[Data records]
★ ★ ★

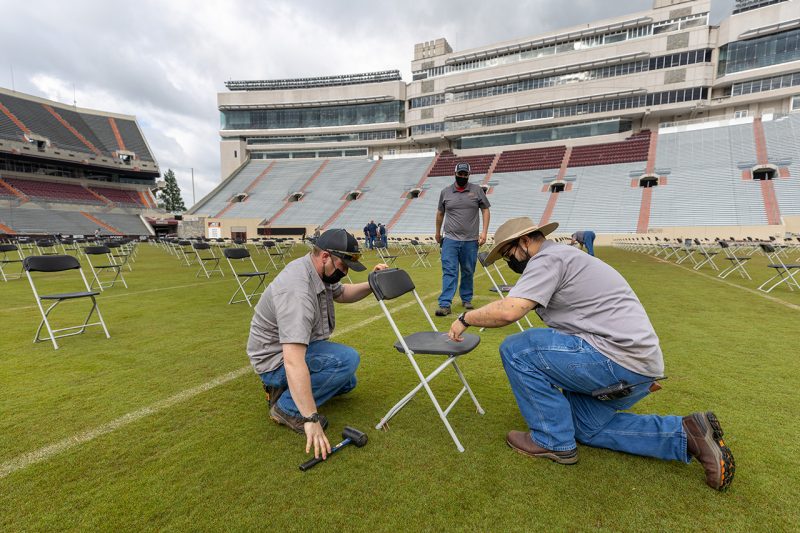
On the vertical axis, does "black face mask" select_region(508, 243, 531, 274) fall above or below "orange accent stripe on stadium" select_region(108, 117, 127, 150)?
below

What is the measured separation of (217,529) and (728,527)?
238 centimetres

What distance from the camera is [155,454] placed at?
2289 mm

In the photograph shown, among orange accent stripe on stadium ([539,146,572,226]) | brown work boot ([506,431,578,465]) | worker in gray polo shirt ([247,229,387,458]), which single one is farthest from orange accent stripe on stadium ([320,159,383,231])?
brown work boot ([506,431,578,465])

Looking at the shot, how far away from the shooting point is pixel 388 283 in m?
2.60

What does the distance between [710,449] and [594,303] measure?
0.93 meters

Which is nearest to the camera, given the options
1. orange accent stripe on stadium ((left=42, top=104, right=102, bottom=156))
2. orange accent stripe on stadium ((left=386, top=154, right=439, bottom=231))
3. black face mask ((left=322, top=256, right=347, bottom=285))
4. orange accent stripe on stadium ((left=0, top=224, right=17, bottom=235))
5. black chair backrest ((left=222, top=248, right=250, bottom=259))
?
black face mask ((left=322, top=256, right=347, bottom=285))

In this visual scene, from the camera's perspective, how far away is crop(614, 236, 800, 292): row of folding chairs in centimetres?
905

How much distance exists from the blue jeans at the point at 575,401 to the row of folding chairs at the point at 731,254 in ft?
24.3

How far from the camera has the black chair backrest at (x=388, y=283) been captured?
2.45 meters

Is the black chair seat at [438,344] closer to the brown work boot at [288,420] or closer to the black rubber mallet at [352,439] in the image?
the black rubber mallet at [352,439]

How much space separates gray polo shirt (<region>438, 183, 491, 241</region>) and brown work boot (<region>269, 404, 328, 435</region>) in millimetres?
3755

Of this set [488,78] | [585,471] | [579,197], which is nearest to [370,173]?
[488,78]

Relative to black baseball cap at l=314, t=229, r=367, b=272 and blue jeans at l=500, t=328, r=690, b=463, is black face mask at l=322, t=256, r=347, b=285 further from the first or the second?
blue jeans at l=500, t=328, r=690, b=463

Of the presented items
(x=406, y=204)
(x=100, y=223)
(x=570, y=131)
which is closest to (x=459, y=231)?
(x=406, y=204)
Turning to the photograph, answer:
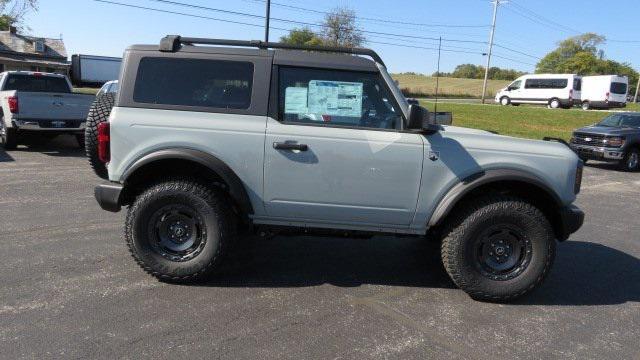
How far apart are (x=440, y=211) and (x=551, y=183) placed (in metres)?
0.95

★ ★ ★

Reproduce every line above word for word, omitting the pictures.

On the vertical axis, does "black face mask" select_region(508, 243, 531, 274) fall above or below "orange accent stripe on stadium" select_region(108, 117, 127, 150)?
below

What is the measured separation of (217,529) and (728,527)?
238 centimetres

What distance from the camera is [155,454] placed at?
2289 mm

In the photograph shown, among orange accent stripe on stadium ([539,146,572,226]) | brown work boot ([506,431,578,465]) | worker in gray polo shirt ([247,229,387,458]), which single one is farthest from orange accent stripe on stadium ([320,159,383,231])?
brown work boot ([506,431,578,465])

Looking at the shot, how far away from the shooting point is pixel 388 283 in m?
2.60

What does the distance between [710,449] and [594,303] measure?
0.93 meters

Which is nearest to the camera, given the options
1. orange accent stripe on stadium ((left=42, top=104, right=102, bottom=156))
2. orange accent stripe on stadium ((left=386, top=154, right=439, bottom=231))
3. black face mask ((left=322, top=256, right=347, bottom=285))
4. orange accent stripe on stadium ((left=0, top=224, right=17, bottom=235))
5. black chair backrest ((left=222, top=248, right=250, bottom=259))
?
black face mask ((left=322, top=256, right=347, bottom=285))

In this visual scene, from the camera's perspective, how far away is crop(614, 236, 800, 292): row of folding chairs in centimetres?
905

How much distance exists from the blue jeans at the point at 575,401 to the row of folding chairs at the point at 731,254 in ft?
24.3

How far from the camera has the black chair backrest at (x=388, y=283) been captured?
2.45 meters

Is the black chair seat at [438,344] closer to the brown work boot at [288,420] or closer to the black rubber mallet at [352,439] in the image?
the black rubber mallet at [352,439]

How much space separates gray polo shirt (<region>438, 183, 491, 241</region>) and brown work boot (<region>269, 404, 328, 435</region>) in millimetres?
3755

Of this set [488,78] | [585,471] | [579,197], which is nearest to [370,173]?
[488,78]

Relative to black baseball cap at l=314, t=229, r=367, b=272 and blue jeans at l=500, t=328, r=690, b=463, is black face mask at l=322, t=256, r=347, b=285 further from the first or the second?
blue jeans at l=500, t=328, r=690, b=463

Of the presented items
(x=406, y=204)
(x=100, y=223)
(x=570, y=131)
which is closest to (x=459, y=231)?
(x=406, y=204)
Turning to the photograph, answer:
How far apart are (x=440, y=211) and (x=551, y=183) placed (in metres)?
0.95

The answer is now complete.